Skype post-mortem explains service outage

29.12.2010
Skype's CIO Lars Rabbe on Wednesday offered a frank assessment of the recent 24-hour lapse in its Internet telephony service, in a that also laid out what the company is now doing to make its network more robust.

Rabbe's post also served as a corporate mea culpa, saying "we know that we fell short in both fulfilling your expectations and communicating with you during this incident."

The failure of Skype's service for many of its users started at about 4 p.m. GMT on Dec. 22 and lasted through much of the 23rd, Rabbe said. On that Wednesday, a cluster of servers became overloaded, and some Skype clients received delayed responses from them. In one particular version of the Skype for Windows client, the delayed responses from the servers caused a processing misfire that led the client software to crash.
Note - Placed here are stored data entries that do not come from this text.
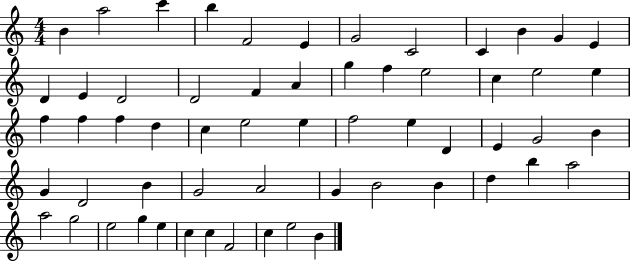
X:1
T:Untitled
M:4/4
L:1/4
K:C
B a2 c' b F2 E G2 C2 C B G E D E D2 D2 F A g f e2 c e2 e f f f d c e2 e f2 e D E G2 B G D2 B G2 A2 G B2 B d b a2 a2 g2 e2 g e c c F2 c e2 B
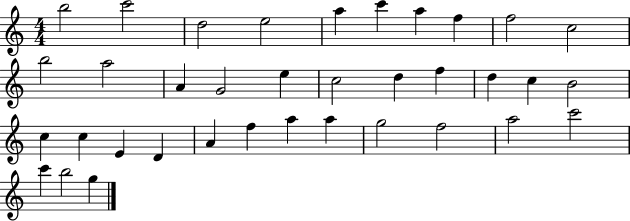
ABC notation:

X:1
T:Untitled
M:4/4
L:1/4
K:C
b2 c'2 d2 e2 a c' a f f2 c2 b2 a2 A G2 e c2 d f d c B2 c c E D A f a a g2 f2 a2 c'2 c' b2 g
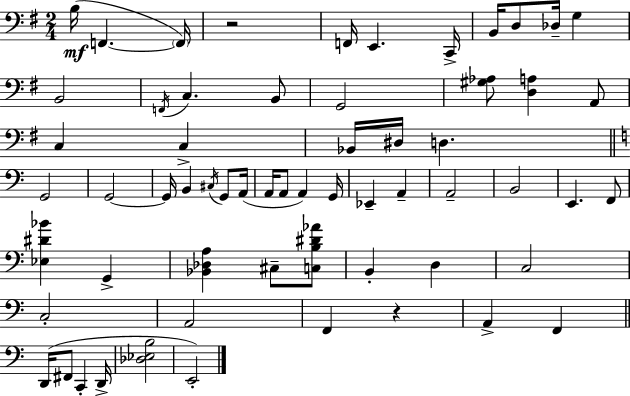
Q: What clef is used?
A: bass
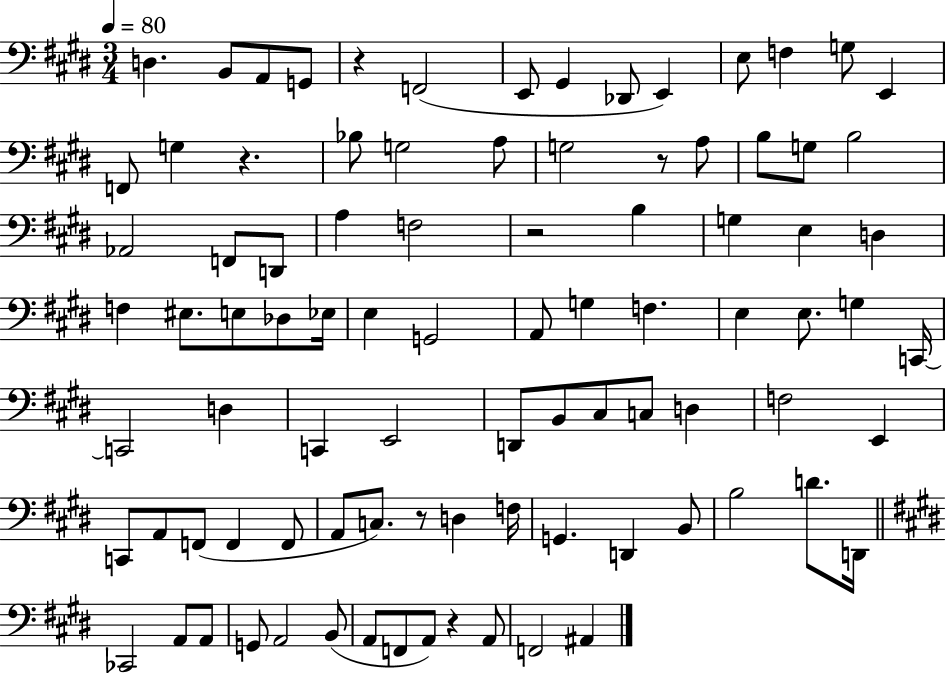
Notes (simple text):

D3/q. B2/e A2/e G2/e R/q F2/h E2/e G#2/q Db2/e E2/q E3/e F3/q G3/e E2/q F2/e G3/q R/q. Bb3/e G3/h A3/e G3/h R/e A3/e B3/e G3/e B3/h Ab2/h F2/e D2/e A3/q F3/h R/h B3/q G3/q E3/q D3/q F3/q EIS3/e. E3/e Db3/e Eb3/s E3/q G2/h A2/e G3/q F3/q. E3/q E3/e. G3/q C2/s C2/h D3/q C2/q E2/h D2/e B2/e C#3/e C3/e D3/q F3/h E2/q C2/e A2/e F2/e F2/q F2/e A2/e C3/e. R/e D3/q F3/s G2/q. D2/q B2/e B3/h D4/e. D2/s CES2/h A2/e A2/e G2/e A2/h B2/e A2/e F2/e A2/e R/q A2/e F2/h A#2/q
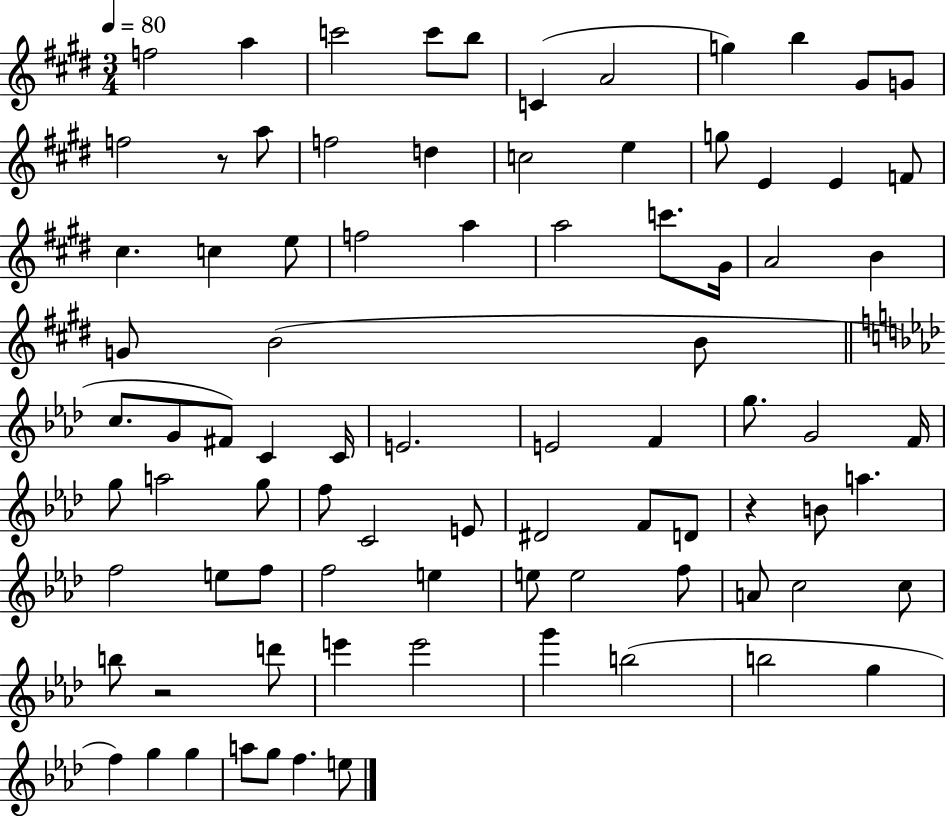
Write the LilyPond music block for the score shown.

{
  \clef treble
  \numericTimeSignature
  \time 3/4
  \key e \major
  \tempo 4 = 80
  \repeat volta 2 { f''2 a''4 | c'''2 c'''8 b''8 | c'4( a'2 | g''4) b''4 gis'8 g'8 | \break f''2 r8 a''8 | f''2 d''4 | c''2 e''4 | g''8 e'4 e'4 f'8 | \break cis''4. c''4 e''8 | f''2 a''4 | a''2 c'''8. gis'16 | a'2 b'4 | \break g'8 b'2( b'8 | \bar "||" \break \key aes \major c''8. g'8 fis'8) c'4 c'16 | e'2. | e'2 f'4 | g''8. g'2 f'16 | \break g''8 a''2 g''8 | f''8 c'2 e'8 | dis'2 f'8 d'8 | r4 b'8 a''4. | \break f''2 e''8 f''8 | f''2 e''4 | e''8 e''2 f''8 | a'8 c''2 c''8 | \break b''8 r2 d'''8 | e'''4 e'''2 | g'''4 b''2( | b''2 g''4 | \break f''4) g''4 g''4 | a''8 g''8 f''4. e''8 | } \bar "|."
}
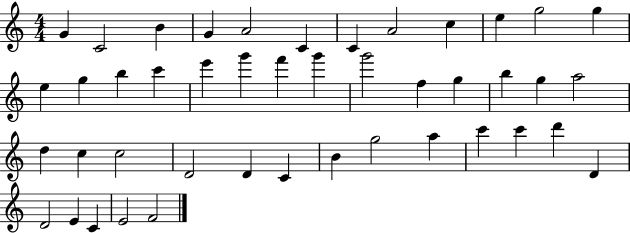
X:1
T:Untitled
M:4/4
L:1/4
K:C
G C2 B G A2 C C A2 c e g2 g e g b c' e' g' f' g' g'2 f g b g a2 d c c2 D2 D C B g2 a c' c' d' D D2 E C E2 F2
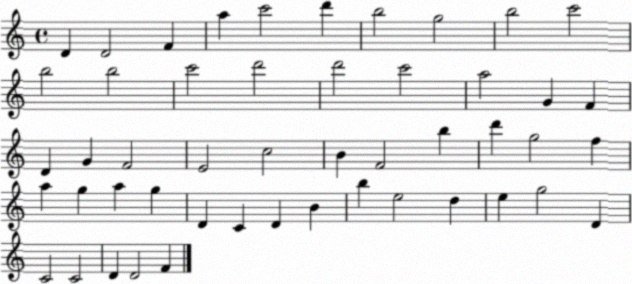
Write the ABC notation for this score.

X:1
T:Untitled
M:4/4
L:1/4
K:C
D D2 F a c'2 d' b2 g2 b2 c'2 b2 b2 c'2 d'2 d'2 c'2 a2 G F D G F2 E2 c2 B F2 b d' g2 f a g a g D C D B b e2 d e g2 D C2 C2 D D2 F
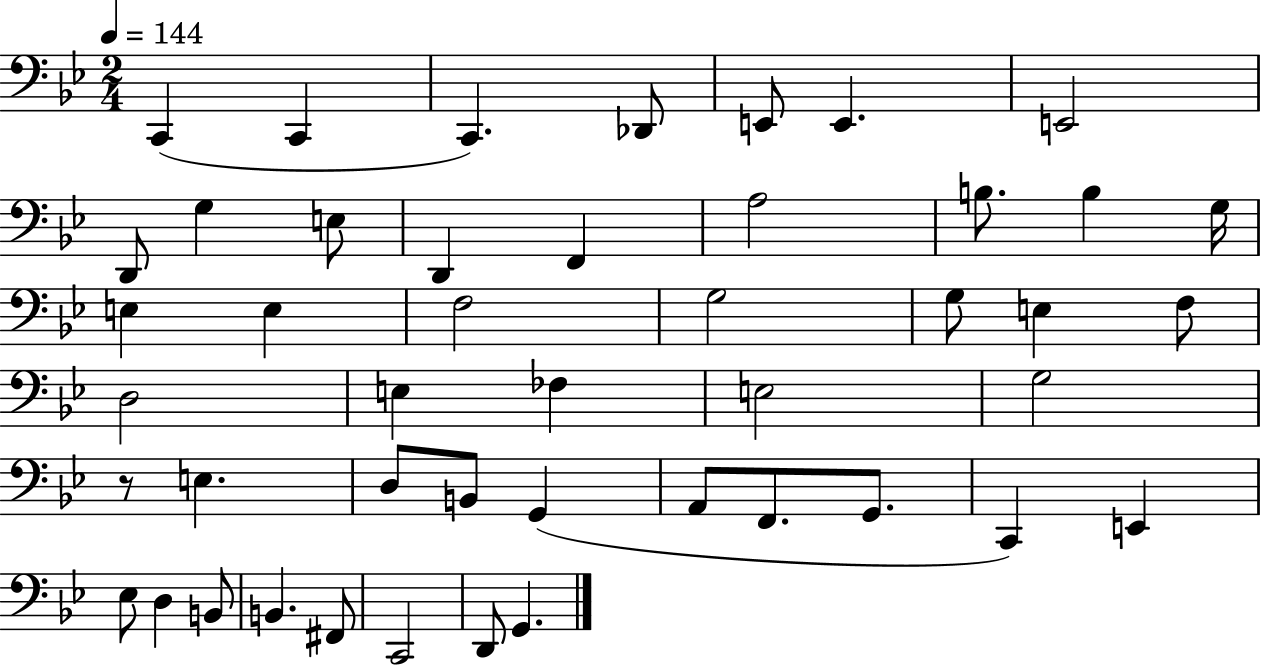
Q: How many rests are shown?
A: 1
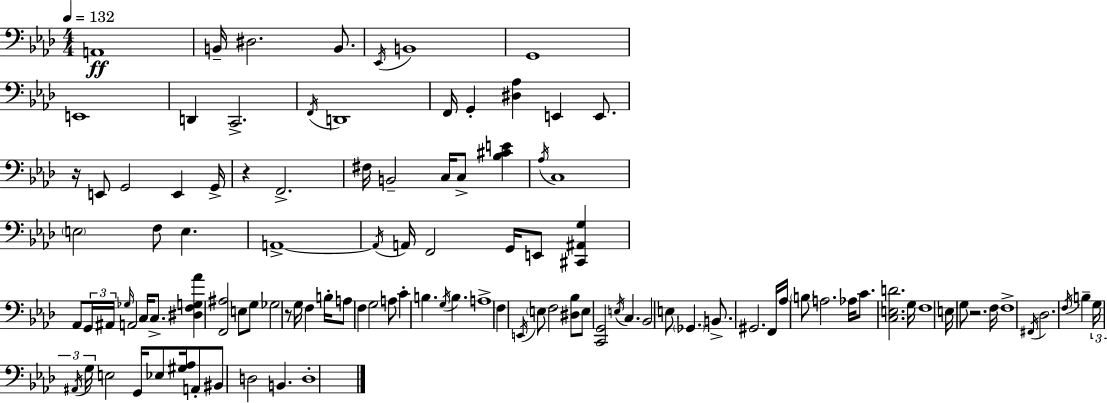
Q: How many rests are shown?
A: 4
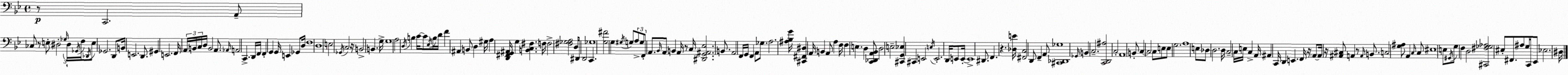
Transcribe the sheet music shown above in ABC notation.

X:1
T:Untitled
M:4/4
L:1/4
K:Bb
z/2 C,,2 A,,/2 _C,/2 z/2 E,/2 ^D,2 _G,/4 ^D,/4 _G,,/4 F,/4 _D,,/4 E,/2 _G,,2 D,,/2 B,,/4 E,,2 D,,/2 ^G,, E,,2 F,,/4 A,,/4 B,,/4 C,/4 D,/4 B,,2 A,,/2 _A,,/4 A,,2 C,, D,,/4 F,,/4 F,, G,, G,,/4 E,, _G,,/2 D,/4 F,4 D,4 E,2 _G,,/4 C,2 z/4 B,,2 B,, G,/4 G,4 A,2 D,/4 B, C/4 C/2 _E,/4 B,/4 D/4 F ^A,, B,,/2 D, ^G,/4 A, [D,,^F,,G,,^A,,]/4 G, [B,,C,^F,] F,/4 F,2 [^F,_G,A,]2 D,/4 ^D,,/4 D,,2 C,, _G,4 [G,^F]2 G, ^G,/4 G,/2 A,/2 G,/2 F,,/2 A,,/2 _B,,/4 A,,/2 B,, A,,/4 z/2 C,/4 [^D,,G,,^A,,_E,]2 B,,/2 A,,2 F,,/4 G,,/4 F,, A,,/2 _G,/2 A,2 [^A,_B,G]/4 [^C,,^F,,^D,] A,,/4 B,, A,,/2 A, F,/4 F, E, D, [C,,_D,,A,,_B,,]/2 D,2 E,2 [^C,,G,,_E,] ^C,, E,,2 E,/4 E,,2 D,,/4 E,,/2 E,,/4 E,,4 ^D,,/2 F,, z [_D,E]/4 [^F,,C,]2 D,,/2 F,, A,,/2 [^C,,_D,,_G,]4 _G,,/4 B,, C,2 [C,,D,,^A,]2 C,2 A,,4 B,,/2 C, C,2 C,/2 E,/2 E,/2 G,2 A,4 E,/2 _D,/2 D,2 D,/4 C,2 C,/4 E,/4 C, A,,/4 ^A,, C,,/4 D,, E,, F,,/4 z/4 A,,/2 A,,/4 z/4 [^A,,^C,]/2 A,, z/2 A,,/4 B,,/2 C,2 [G,^A,]/2 A,, C,/4 C,/2 ^E,4 E,/2 ^G,,/4 G,/2 F, D,2 [^C,,^F,_G,_A,]2 ^E,/2 ^F,,/2 ^A,/2 G,/4 C,,/4 _E,,/2 _E,2 ^D,/4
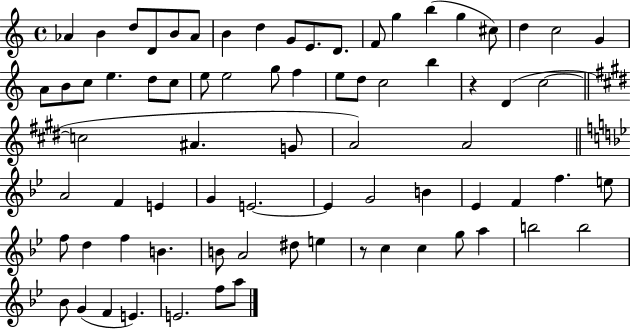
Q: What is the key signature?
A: C major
The affected version of the Skype for Windows client was 5.0.0152 -- a version that Rabbe said about half of Skype's users were running. Crashes caused about 40 percent of those clients to fail. And among the clients that failed were between a quarter and 30 percent of systems that provided important directory services in Skype's peer-to-peer network.

While Skype worked quickly to bring these so-called supernodes back online, even when restarted those systems remained unavailable to the network for a time. And meanwhile, the pressure on remaining supernodes pushed other systems over the top and caused even more of them to shut down. "This further increased the load on remaining supernodes and caused a positive feedback loop, which led to the near complete failures that occurred a few hours after the triggering event," Rabbe explained.

To fix the problem, Skype engineers introduced hundreds of instances of the Skype software into the peer-to-peer network to serve as dedicated supernodes, the CIO said. To do that, they drew on resources that are normally used in Group Video calling, thus taking that service offline temporarily. It was restored in time for Christmas, Rabbe wrote.